What needs to be done –
Arrange the part of the data that opens with the line containing "From the image" and closes with the line containing "the yellow building facade at (68,35), the" as a two-column CSV with the columns text and answer. Give one row for each text with its answer, put every field in quotes, replace line breaks with spaces, and leave out the pictures.

Dataset excerpts –
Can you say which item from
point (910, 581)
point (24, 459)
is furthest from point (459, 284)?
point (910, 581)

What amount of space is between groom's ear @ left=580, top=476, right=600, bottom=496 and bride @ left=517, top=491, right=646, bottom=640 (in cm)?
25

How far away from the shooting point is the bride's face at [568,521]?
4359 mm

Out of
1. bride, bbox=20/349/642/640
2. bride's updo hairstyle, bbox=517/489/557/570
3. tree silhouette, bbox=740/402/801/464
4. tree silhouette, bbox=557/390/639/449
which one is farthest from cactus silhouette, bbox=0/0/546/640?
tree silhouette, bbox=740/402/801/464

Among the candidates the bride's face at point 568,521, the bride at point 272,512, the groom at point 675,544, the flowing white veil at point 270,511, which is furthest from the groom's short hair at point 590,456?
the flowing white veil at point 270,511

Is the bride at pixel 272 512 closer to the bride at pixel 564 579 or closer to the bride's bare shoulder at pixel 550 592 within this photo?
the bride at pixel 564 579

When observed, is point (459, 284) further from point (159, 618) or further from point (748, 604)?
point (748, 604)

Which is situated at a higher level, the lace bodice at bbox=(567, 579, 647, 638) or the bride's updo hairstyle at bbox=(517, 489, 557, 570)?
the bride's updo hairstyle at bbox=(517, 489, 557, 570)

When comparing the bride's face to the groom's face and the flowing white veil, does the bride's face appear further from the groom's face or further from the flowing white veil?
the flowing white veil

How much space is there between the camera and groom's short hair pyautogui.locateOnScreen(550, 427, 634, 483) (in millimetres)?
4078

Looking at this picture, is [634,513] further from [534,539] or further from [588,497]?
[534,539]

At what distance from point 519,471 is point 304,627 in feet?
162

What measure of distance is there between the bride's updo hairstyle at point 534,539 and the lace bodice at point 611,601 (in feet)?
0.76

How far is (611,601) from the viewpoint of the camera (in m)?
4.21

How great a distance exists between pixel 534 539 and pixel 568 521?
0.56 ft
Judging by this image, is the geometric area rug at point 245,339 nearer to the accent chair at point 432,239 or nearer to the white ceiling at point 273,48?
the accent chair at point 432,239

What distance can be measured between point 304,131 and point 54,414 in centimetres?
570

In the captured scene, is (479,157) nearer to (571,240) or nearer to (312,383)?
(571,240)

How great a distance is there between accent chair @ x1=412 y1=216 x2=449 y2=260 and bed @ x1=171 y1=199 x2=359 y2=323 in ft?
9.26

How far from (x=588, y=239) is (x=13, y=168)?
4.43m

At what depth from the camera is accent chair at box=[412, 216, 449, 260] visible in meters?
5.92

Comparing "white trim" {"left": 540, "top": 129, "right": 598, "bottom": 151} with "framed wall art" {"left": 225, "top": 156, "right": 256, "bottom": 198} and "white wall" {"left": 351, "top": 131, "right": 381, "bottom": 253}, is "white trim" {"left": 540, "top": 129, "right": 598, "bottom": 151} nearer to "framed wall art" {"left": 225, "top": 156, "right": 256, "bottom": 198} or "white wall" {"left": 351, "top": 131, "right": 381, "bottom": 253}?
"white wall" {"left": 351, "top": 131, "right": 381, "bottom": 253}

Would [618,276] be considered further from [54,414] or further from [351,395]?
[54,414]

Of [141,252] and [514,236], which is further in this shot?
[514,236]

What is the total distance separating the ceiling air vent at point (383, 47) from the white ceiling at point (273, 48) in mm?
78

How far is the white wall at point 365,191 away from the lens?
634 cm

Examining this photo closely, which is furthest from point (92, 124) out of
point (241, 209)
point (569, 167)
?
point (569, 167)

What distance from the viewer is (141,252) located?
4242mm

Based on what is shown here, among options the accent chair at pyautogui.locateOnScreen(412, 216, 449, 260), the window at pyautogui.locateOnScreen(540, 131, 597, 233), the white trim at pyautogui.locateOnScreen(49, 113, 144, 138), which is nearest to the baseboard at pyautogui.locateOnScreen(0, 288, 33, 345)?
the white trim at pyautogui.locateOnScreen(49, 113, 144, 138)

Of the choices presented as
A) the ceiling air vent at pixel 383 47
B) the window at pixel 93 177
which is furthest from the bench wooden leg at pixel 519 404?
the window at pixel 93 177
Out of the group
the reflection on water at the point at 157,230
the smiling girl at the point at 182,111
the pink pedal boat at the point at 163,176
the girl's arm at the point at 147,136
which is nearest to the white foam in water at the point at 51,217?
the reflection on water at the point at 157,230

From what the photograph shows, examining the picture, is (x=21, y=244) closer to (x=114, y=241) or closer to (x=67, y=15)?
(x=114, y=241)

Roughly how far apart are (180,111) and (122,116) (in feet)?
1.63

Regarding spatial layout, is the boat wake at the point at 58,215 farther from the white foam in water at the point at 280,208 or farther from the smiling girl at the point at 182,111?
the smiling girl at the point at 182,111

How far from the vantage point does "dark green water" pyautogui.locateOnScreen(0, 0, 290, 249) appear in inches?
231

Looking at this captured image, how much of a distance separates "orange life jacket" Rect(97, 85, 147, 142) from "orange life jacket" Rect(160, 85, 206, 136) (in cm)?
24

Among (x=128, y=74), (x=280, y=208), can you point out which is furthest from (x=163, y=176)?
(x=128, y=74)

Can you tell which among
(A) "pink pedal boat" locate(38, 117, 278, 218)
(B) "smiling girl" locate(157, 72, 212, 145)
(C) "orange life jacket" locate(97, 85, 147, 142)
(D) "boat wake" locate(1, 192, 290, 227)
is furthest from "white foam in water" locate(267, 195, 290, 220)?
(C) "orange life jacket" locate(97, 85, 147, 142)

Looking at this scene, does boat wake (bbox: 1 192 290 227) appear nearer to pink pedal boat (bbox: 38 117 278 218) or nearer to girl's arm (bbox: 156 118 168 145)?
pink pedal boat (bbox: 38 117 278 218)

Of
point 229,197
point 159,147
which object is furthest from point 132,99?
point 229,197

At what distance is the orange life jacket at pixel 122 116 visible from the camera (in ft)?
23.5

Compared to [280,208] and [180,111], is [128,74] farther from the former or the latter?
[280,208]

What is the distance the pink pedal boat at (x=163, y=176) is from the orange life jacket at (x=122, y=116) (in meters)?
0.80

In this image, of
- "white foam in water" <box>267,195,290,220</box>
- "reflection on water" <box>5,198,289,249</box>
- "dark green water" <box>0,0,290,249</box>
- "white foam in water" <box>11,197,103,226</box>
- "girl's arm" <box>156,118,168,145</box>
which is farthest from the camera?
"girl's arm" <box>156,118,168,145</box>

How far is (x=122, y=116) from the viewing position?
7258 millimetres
---
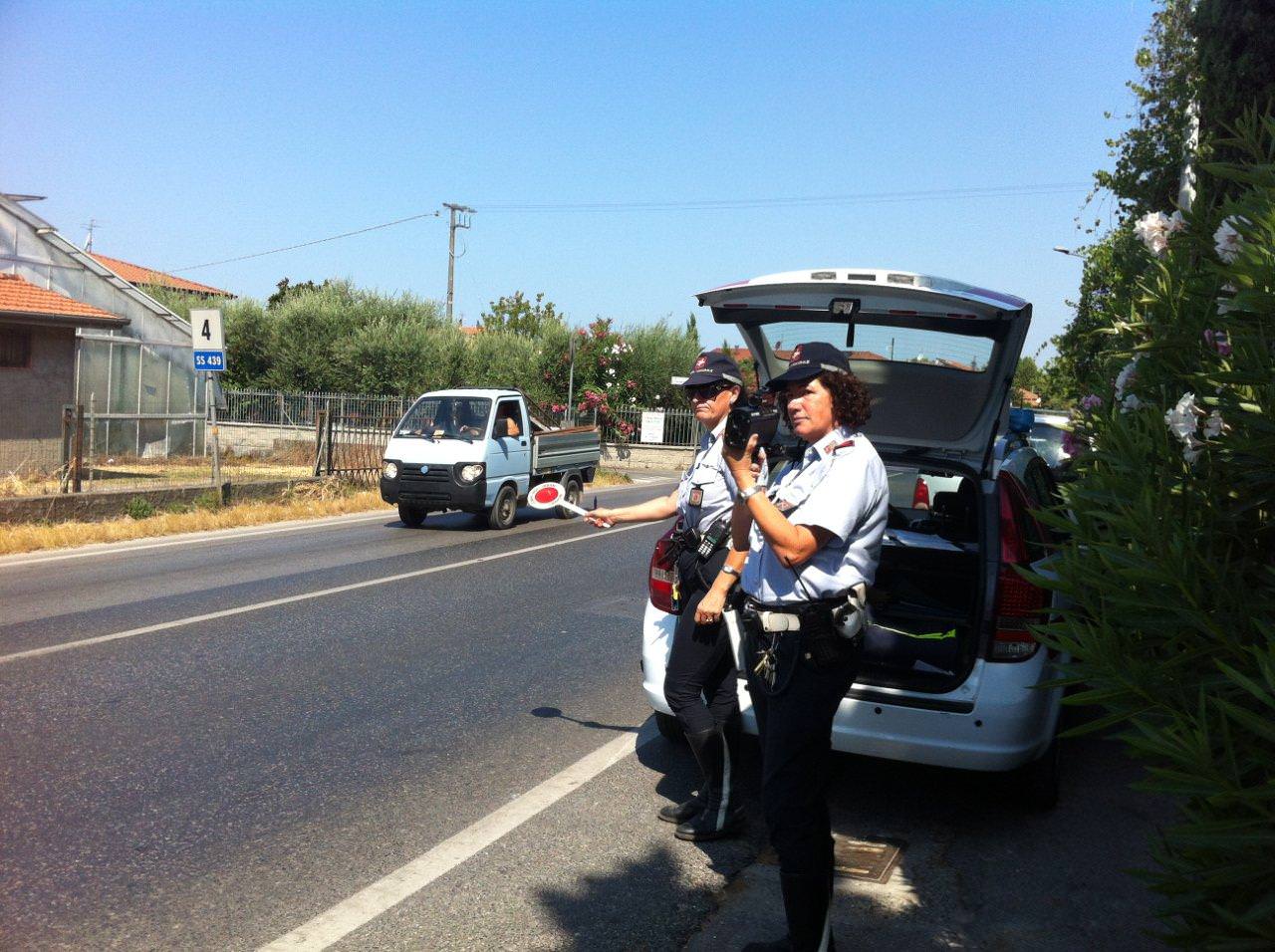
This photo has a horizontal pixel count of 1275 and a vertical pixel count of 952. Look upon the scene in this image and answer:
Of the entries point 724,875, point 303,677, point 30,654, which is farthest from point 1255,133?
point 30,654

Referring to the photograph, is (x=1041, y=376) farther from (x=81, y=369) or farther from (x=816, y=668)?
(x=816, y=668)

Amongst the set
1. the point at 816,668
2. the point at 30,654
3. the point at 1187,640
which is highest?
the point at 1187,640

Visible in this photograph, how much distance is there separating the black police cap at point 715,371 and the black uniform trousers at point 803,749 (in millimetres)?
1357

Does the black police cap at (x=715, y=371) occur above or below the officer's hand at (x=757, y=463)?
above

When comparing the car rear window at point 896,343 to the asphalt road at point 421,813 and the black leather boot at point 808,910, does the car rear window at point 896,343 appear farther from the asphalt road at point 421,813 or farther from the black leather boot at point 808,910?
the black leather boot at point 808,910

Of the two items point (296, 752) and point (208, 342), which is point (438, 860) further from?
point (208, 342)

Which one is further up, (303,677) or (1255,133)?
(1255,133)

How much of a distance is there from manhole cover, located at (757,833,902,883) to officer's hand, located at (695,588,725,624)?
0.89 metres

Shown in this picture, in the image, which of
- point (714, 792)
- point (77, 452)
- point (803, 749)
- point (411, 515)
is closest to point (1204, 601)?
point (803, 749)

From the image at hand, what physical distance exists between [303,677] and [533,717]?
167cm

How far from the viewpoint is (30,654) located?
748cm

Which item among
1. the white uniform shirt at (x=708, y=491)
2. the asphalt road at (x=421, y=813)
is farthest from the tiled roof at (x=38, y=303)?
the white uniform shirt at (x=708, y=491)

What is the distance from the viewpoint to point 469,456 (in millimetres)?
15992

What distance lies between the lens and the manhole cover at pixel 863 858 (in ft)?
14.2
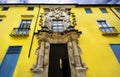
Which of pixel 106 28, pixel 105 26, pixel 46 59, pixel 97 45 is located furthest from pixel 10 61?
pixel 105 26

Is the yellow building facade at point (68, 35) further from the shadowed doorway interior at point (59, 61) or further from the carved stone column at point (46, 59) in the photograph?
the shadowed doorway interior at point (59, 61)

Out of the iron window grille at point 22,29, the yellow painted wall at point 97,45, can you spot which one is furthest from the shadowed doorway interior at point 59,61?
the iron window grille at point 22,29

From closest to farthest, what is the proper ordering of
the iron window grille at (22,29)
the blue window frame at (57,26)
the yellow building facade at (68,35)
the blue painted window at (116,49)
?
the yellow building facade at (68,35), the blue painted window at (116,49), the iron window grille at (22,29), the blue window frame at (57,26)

Final result –
text,answer
"From the image at hand, what physical distance exists between [303,677] and [533,717]?","167cm"
"How far from the viewpoint is (30,654) located?","748cm"
"Which item among 1. the white uniform shirt at (x=708, y=491) 2. the asphalt road at (x=421, y=813) is farthest from the tiled roof at (x=38, y=303)?","the white uniform shirt at (x=708, y=491)"
"What is the distance from the viewpoint to point 469,456 (in millimetres)?","15992"
"What distance lies between the lens and the manhole cover at pixel 863 858 (in ft)?","14.2"
"Which of pixel 106 28, pixel 105 26, pixel 46 59, pixel 97 45 is located furthest from pixel 10 61?","pixel 105 26"
"Is the yellow building facade at point (68, 35) further from the shadowed doorway interior at point (59, 61) or further from the carved stone column at point (46, 59) in the photograph?","the shadowed doorway interior at point (59, 61)"
"Out of the iron window grille at point 22,29, the yellow painted wall at point 97,45, can you spot which one is furthest from the shadowed doorway interior at point 59,61?","the iron window grille at point 22,29"
"From closest to farthest, what is the proper ordering of the iron window grille at (22,29) the blue window frame at (57,26) the yellow building facade at (68,35) the blue painted window at (116,49) ?","the yellow building facade at (68,35), the blue painted window at (116,49), the iron window grille at (22,29), the blue window frame at (57,26)"